** INSTRUCTION 1 **
Answer these from the excerpt about the Armenian massacre:
(a) Whose diary does the opening quotation ask about being faked?
(b) What two occupations does the excerpt give for Vahe Berberian?
(c) What do similar encounters usually begin with?
** INSTRUCTION 2 **
From the excerpt about the Armenian massacre, pull out the passage from "Terrence Des Pres, On" to "such anecdotal evidence.", word for word.
--- START EXTRACT ---
If Anne Frank’s diary was faked, who is to say that certain
documents signed by Talaat Pasha weren’t forged as well? … The Turkish
attack on truth exemplifies the new governing narrative, the one in
which truth is fugitive.”
Terrence Des Pres, On Governing Narratives: The
Turkish-Armenian Case. According to the
Armenian American comedian/painter, Vahe Berberian, the archetypical
Armenian, after 10 minutes into any conversation with foreigners,
informs his/her interlocutor of the massacre of 1.5 million Armenians in
1915 and the failure of the international community to make Turkey, the
perpetrator, acknowledge its massacre of the largest Christian minority
community in the Anatolian part of the Ottoman Empire, apologize for its
human rights atrocities, and make the necessary material and moral
amends. As an Armenian, I
attest to the truth of such anecdotal evidence.
Similar encounters usually begin with a simple interest in the –ian
suffix Armenian family names carry.
--- END EXTRACT ---
--- START EXCERPTED DATA ---
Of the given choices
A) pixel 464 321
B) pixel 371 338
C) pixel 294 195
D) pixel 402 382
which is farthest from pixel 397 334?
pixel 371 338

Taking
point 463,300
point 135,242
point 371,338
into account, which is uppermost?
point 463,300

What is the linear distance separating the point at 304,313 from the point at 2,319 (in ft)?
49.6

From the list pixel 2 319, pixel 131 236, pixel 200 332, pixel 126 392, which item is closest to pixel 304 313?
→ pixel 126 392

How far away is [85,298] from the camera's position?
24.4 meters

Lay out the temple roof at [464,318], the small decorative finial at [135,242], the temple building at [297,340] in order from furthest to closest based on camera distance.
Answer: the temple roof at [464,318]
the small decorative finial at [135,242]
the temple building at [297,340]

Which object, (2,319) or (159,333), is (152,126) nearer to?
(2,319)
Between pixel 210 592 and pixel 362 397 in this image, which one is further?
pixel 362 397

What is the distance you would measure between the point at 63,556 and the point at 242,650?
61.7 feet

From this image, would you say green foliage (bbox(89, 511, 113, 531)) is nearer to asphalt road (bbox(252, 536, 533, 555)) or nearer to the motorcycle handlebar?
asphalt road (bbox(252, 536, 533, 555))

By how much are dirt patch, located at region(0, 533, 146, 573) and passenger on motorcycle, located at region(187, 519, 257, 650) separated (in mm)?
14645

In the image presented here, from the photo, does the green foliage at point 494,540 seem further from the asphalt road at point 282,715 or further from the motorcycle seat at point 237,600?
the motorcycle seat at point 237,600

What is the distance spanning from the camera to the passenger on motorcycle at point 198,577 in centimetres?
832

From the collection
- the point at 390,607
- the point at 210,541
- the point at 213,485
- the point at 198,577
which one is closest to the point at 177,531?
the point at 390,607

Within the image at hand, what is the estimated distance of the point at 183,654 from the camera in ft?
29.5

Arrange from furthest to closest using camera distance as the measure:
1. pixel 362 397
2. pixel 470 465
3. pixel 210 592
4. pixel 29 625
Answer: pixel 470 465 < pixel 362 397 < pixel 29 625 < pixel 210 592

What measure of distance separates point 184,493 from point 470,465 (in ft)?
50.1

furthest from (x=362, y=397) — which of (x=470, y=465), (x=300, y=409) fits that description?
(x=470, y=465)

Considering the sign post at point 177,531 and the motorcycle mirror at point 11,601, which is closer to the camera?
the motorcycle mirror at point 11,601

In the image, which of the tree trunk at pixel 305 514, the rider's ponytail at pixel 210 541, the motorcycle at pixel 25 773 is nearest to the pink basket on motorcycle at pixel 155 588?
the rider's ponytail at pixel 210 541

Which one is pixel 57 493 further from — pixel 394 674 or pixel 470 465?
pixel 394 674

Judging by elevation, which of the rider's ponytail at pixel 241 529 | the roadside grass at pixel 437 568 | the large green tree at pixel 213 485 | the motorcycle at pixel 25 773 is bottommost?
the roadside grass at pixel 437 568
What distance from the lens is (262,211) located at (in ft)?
--- END EXCERPTED DATA ---
** FINAL RESULT 1 **
(a) Anne Frank's
(b) Comedian and painter
(c) A simple interest in the –ian suffix that Armenian family names carry

** FINAL RESULT 2 **
Terrence Des Pres, On Governing Narratives: The
Turkish-Armenian Case. According to the
Armenian American comedian/painter, Vahe Berberian, the archetypical
Armenian, after 10 minutes into any conversation with foreigners,
informs his/her interlocutor of the massacre of 1.5 million Armenians in
1915 and the failure of the international community to make Turkey, the
perpetrator, acknowledge its massacre of the largest Christian minority
community in the Anatolian part of the Ottoman Empire, apologize for its
human rights atrocities, and make the necessary material and moral
amends. As an Armenian, I
attest to the truth of such anecdotal evidence.